Friday, November 13, 2015

Children bring prosperity; are never 'wrongful births'

Note: This post of mine originally appeared in The Travis Tracker.

About 120 women are suing drug company Endo because an alleged packaging error they say resulted in unplanned pregnancies ... and, along with that, the expense of raising children.

The class action lawsuit was filed in Pennsylvania last week. The class members hail from 26 states, and it is unclear at the time of writing if a Texan is among them. According to the suit, the birth control pill manufacturer distributed pills (see full list at the bottom of this post) in 2011 with incorrect markings and packaging -- resulting in 113 unforeseen pregnancies in 26 states. Fully 94 of the women carried the babies to term. Other state courts have rejected similar lawsuits.

The class is reportedly seeking millions in damages, including, in a few cases, the costs of raising children through adulthood (allegedly because of the birth control goof-up). While many prestigious sources put the cost-estimate of raising a child from 0 to adulthood at $200,000 to $250,000, that's not a universally held figure.

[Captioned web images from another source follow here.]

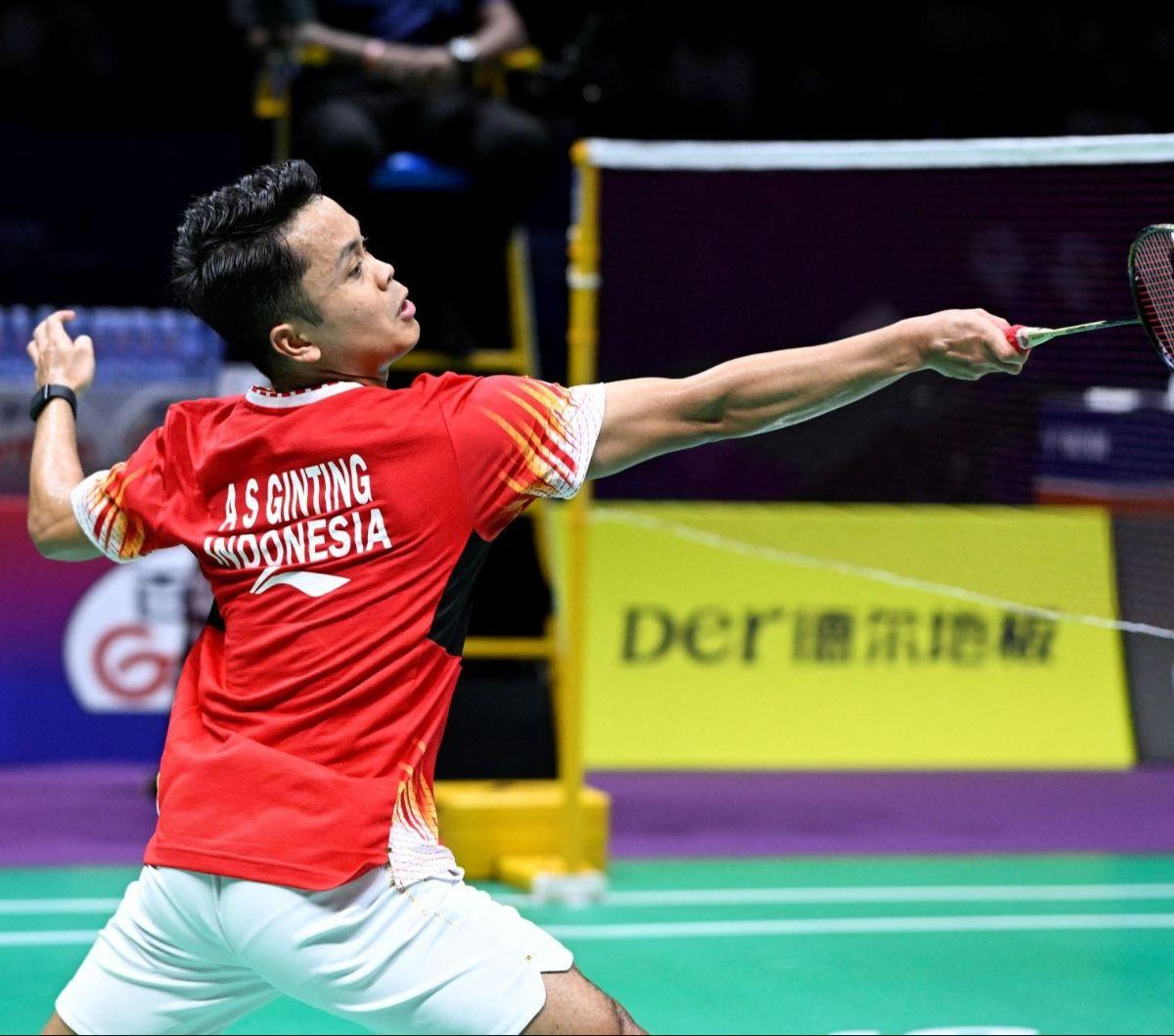 Keunggulan Indonesia dibuka lewat tunggal putra pertama Indonesia, Anthony Sinisuka Ginting yang berhasil menumbangkan Chou Tien Chen dua set langsung dengan skor hasil 21-18 dan 21-19. Foto: WANG Zhao / AFP<br>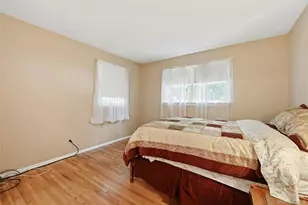 34 Bolan Dr, Huntington Station, NY 11746 - Photo 33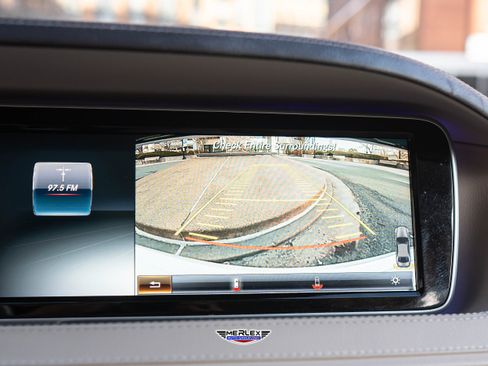 Used 2015 Mercedes-Benz S 550 Sedan w/ Premium 1 Package image 32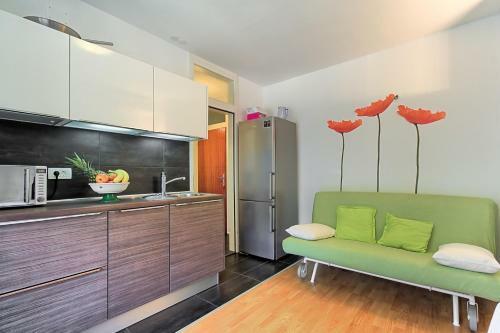 Neva House With Apartment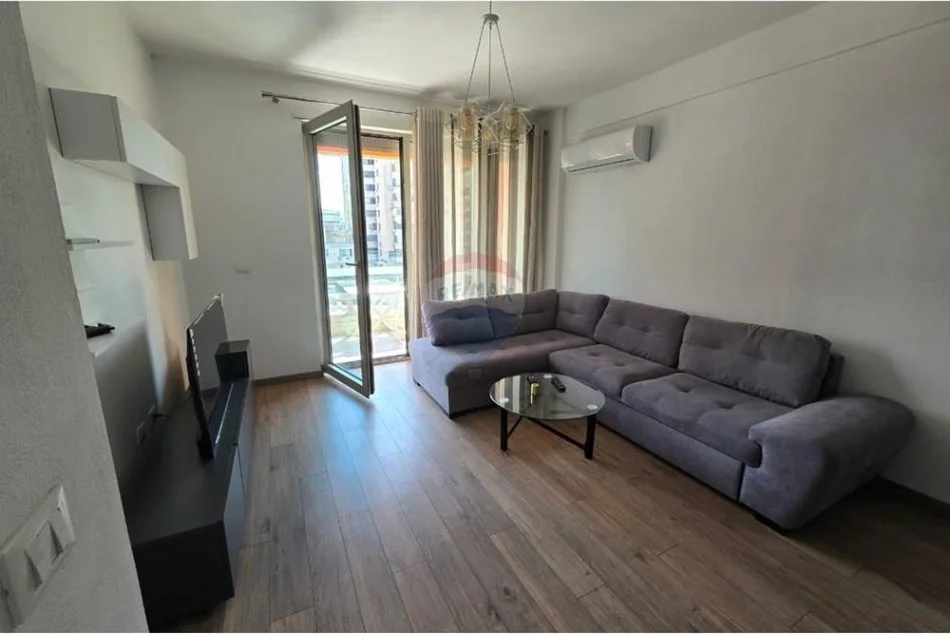 Tirane, jepet me qera apartament 1+1+Ballkon , 78 m² 800 € 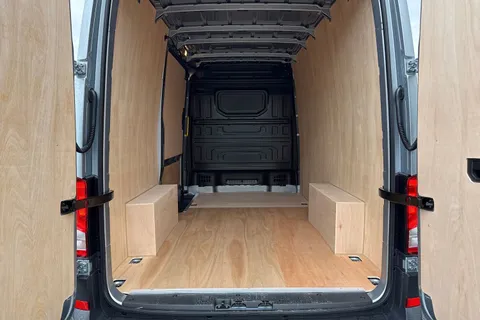 CX75JWD Volkswagen Crafter 2.0 TDI CR35 Commerce FWD MWB High Roof Euro 6 (s/s) 5dr Thumbnail #7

According to one source we found, a money management site called, children can actually bring in money at certain points along the way. Here's the breakdown from author Trent Hamm, based on a working husband and working wife with two children in Iowa at the onset of the Obama Administration (costs have certainly gone up since then, but bear with us!). His comments are in italics below and are worth a read (full article).

Base, estimated cost of raising a child
Combined, we spent about $11,000 on child care for the two children this year. After that, costs went down quickly – we estimate that all other expenses combined (food, health care, toys, clothing, and so on) were roughly $7,000 for both children combined. Add onto that $1,200 per child put away for their college education (and I’ll ignore the tax benefits of this, as we don’t have to pay state taxes on contributions) and you have a total of $20,400 spent on both children this year – or $10,200 per child. So, if those costs continued as they are over the next eighteen years, we would spend $183,600 per child during their childhood – not too far from those estimates.
Child care tax credit
$6,000 of that $10,200 is. It’s our child care tax credit, and it knocks roughly $1,800 (assuming a 30% overall tax rate) off of our total tax bill – or $900 per child. So, boom, we’re quickly down to $9,300 per child.
Per child tax credit
At $3,750 a pop, our two children shave $7,500 off of our taxable income. Assuming that same 30% tax rate, we quickly shave $2,250 off of our tax bill, so we’re down to $7,050 per child.
Entertainment budget savings
How much did this actually save us? This is something that’s very difficult for me to estimate, as I didn’t actually do any sort of budgeting or number-crunching during the year prior to our having children. However, based on what I can estimate from that year, we cut our entertainment and food spending (from 2004 to 2008) by $6,500 a year. That’s a drop of $3,250 per child, bringing our per-child expenses down to $3,800 per child.
Once the children are in school and child care costs are greatly reduced.
Obviously, as the child grows, we’ll begin to accrue more non-child-care expenses for them: education costs, growing entertainment costs, and so on. I’ll actually increase our expense per child at $500 per year after age six. So, for the first five years, we spend $3,800 a year. At year six, we actually gain $400. Each year after that, we spend $500 more per child than the year before, culminating with an overall after-tax and after-savings cost of $5,600 during their eighteenth year.
This brings the total cost to $52,800 per child -- far from the $250,000 figure currently bandied about.

Deviating from the scope of Mr. Hamm's point, let's consider what children give back as their parents age. In previous generations, it was up to children to provide for the care of aging parents and grandparents. "You reap what you sow" was the rule then -- so you had better raise your kids right if you expect to be cared for in old age. And bigger families made more sense for this and many other reasons. But today, much of that burden is thrown on the Social Security system and private-sector pensions and retirement plans. However, there's still a great savings to be considered when grown children are available to provide the geriatric care to their parents that would otherwise accumulate to much more than $250,000 per elderly parent.

Bottom line: Children are simply not an economic drain in the long run. Rather, as traditional wisdom tells us, "children are an inheritance from the Lord."

In case you're curious, the types of pills named in the suit are: Cyclafem 1/35, Cyclafem 7/7/7, Emoquette, Gildess FE 1.5/30, Gildess FE 1/20, Orsythia, Previfem, and Tri-Previfem. They were produced under the Endo subsidiary brand Qualitest.